(Provided text begins)

While accessibility and cost of simulation-based equipment and software are obvious drawbacks to the widespread implementation of TEE simulators, there are clear benefits to acquiring procedural skill in a controlled environment without the risk of causing harm to patients.
Deep Learning Systems
Artificial Intelligence, and more specifically deep learning, is a hot topic in the technology world. According to the CloudFactory blog, improved computer processing power, massive digital datasets, and better algorithms are the forces that have paved the way for the Artificial Intelligence technology boom.
In an MIT Technology Review article, Robert D. Hof explains that deep learning software attempts to mimic the neural networks in our brains by learning to recognize patterns in digital representations of data. With respect to echocardiography and through similar pattern recognition, deep learning technology is being developed to acquire and interpret standard echo views. In fact, Bay Labs recently received US FDA 510(k) clearance for its EchoMD AutoEF algorithm that provides fully automated clip selection and calculation of LV ejection fraction.
“What is really unique is the ability of these deep machine neural networks to learn over time when presented with a vast amount of data, or in the case of echocardiography, hundreds of thousands of echocardiograms,” Randolph P. Martin, MD, FACC, past president of the ASE, emeritus professor at Emory University Medical School, and chief medical officer of Bay Labs writes. “This allows the machine learning systems to provide assistance in interpretation.”
While it is unlikely that computer systems will completely replace the echo-trained cardiologist, there is real potential for artificial intelligence to enhance the overall quality and accessibility of echocardiography through standardization and optimization of image acquisition and interpretation.
There is little data on how Artificial Intelligence can be applied to echocardiography education, although one can imagine how deep learning models could serve as a valuable teaching tool, particularly for early learners. Currently, many cardiology fellows acquire transthoracic echo skills by shadowing technicians.

(Provided text ends)

#### Your goal:
Name every force that the deep learning text says paved the way for the Artificial Intelligence technology boom. The lines that come after this point are taken from a separate source.

(Supplied material begins)

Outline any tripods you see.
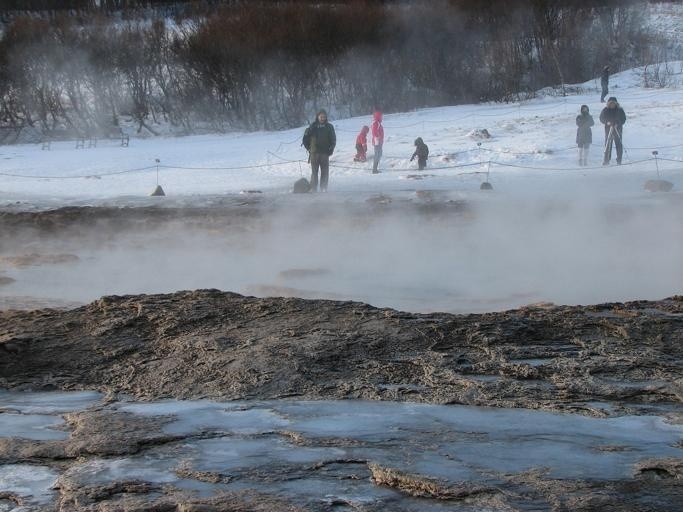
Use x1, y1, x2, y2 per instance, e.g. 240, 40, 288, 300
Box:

(Supplied material ends)

#### Exercise output:
- Improved computer processing power
- Massive digital datasets
- Better algorithms